■ Text segment

# Tarus Pt 92 5 inch stainless



## gmounce (Jun 14, 2008)

I went out shooting yesterday with a friend and shot his Tarus pt 92 5inch stainless and really liked it. He is looking to do a trade or a cheap sale to purchase a compact. My question is for anyone is owns this gun what are your thoughts on dependability and over fit and finish after a couple years please no Tarus haters just straight up knowledge of this gun. Thanks Gary


----------



## PT92MJ (Jul 2, 2009)

Gary,

I own the PT92 in all black and have never had an issue with it to date. I just got back from the range yesterday and had no misfires, FTF, or stovepipes. I consider it to be the best pistol I own. I really cannot speak to how well the finish holds up as i have only put about 250 rounds thorough mine so far. Based on what I have seen so far, reliability is very good and I would not be afraid to trade or buy for it. Good luck and let us know how it turns out.

Mike


----------



## kev74 (Mar 22, 2008)

I bought a used PT92 last October - an older model made in 1986. Since I've had it, I've put close to 4,000 rounds through it. There have been no failures or breakdowns, with the exception of some operator errors. As long as I clean it once in a while (and even if I don't) it keeps shooting and is more accurate than I am. :smt023


----------



## jay7 (Aug 22, 2009)

i absolutely loved mine, its dead accurate, good weight like the beretta 92, i personally feel the safety was placed in a better area too, my favorate pistol.......till it broke lol but i would recomend it, just check the hammer locks! haha


----------



## gmounce (Jun 14, 2008)

Thanks guys I really did like the gun and I have had good luck with several older Tarus revolvers. I now am looking at getting something a little smaller to replace my new Ruger SR9 I just bought. I made the mistake of letting my better half shoot several clips threw it and now she has claimed it. I'm thinking of a Taurus PT111 Millennium Pro 9mm Stainless does anyone have any first hand knowledge of this gun. I would like the good bad and ugly, but please not hearsay or Tarus haters. Thanks Gary


----------



## dosborn (Apr 17, 2009)

I do not have the PT92 but I do have the PT100 (.40 cal). I have had ZERO issues with it. The finish has held up very well. I would guess around 3000 through it and it still looks 98%. Buy it and a CC gun. :smt033


----------



## Zack23 (Sep 8, 2009)

I have a pt100 also and have never had any problems with function or the finish. :smt023


----------



## thelonerang3r (Jul 30, 2009)

■ Dataset content
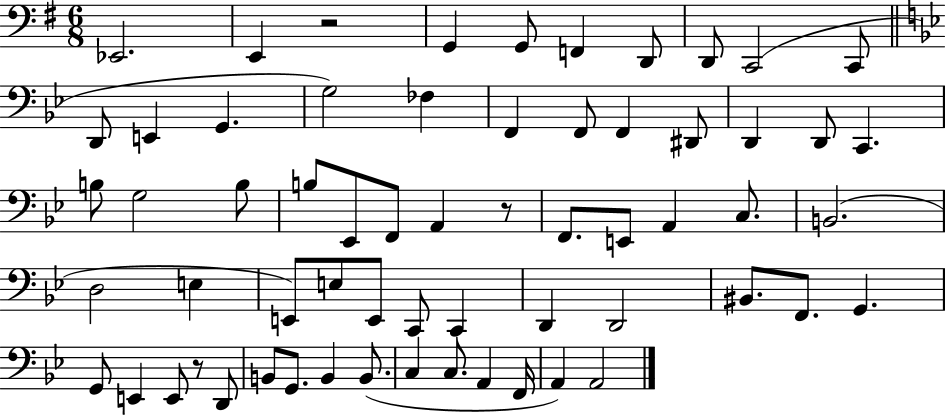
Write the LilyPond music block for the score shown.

■ What you will do
**A.** In the Taurus PT92 forum thread, what year was the used PT92 that kev74 bought made?
**B.** Pick up the Taurus PT92 forum thread where it stops and carry it on.
The material above comes from a separate source.

■ Responses in order
**A.** 1986

**B.**
gmounce said:


> Thanks guys I really did like the gun and I have had good luck with several older Tarus revolvers. I now am looking at getting something a little smaller to replace my new Ruger SR9 I just bought. I made the mistake of letting my better half shoot several clips threw it and now she has claimed it. I'm thinking of a Taurus PT111 Millennium Pro 9mm Stainless does anyone have any first hand knowledge of this gun. I would like the good bad and ugly, but please not hearsay or Tarus haters. Thanks Gary


I've never had the opportunity to shoot a PT111, but the only issues I've had with my Millenium Pro .45 were traced to a bad batch of ammo. It's got close to 500 rounds through it (only about a month old) with no FTF or FTE with GOOD ammo.


----------



## recoilguy (Apr 30, 2009)

I just came to the Taurus forum to ask about this gun. I went to the LGS yesterday and they had a very littly used one in the cabinet. He was asking 439 for it used 2 clips. It is very nice and in very good shape. No visible wear on the ramp, what little there is of one. no gunk or brass in the action. Works smooth, however 439 for used seems out of line to me. Am I wrong. I like the feel but is I would only have to pay 20 bucks more for a new one with a warranty well you know. What should I offer the guy?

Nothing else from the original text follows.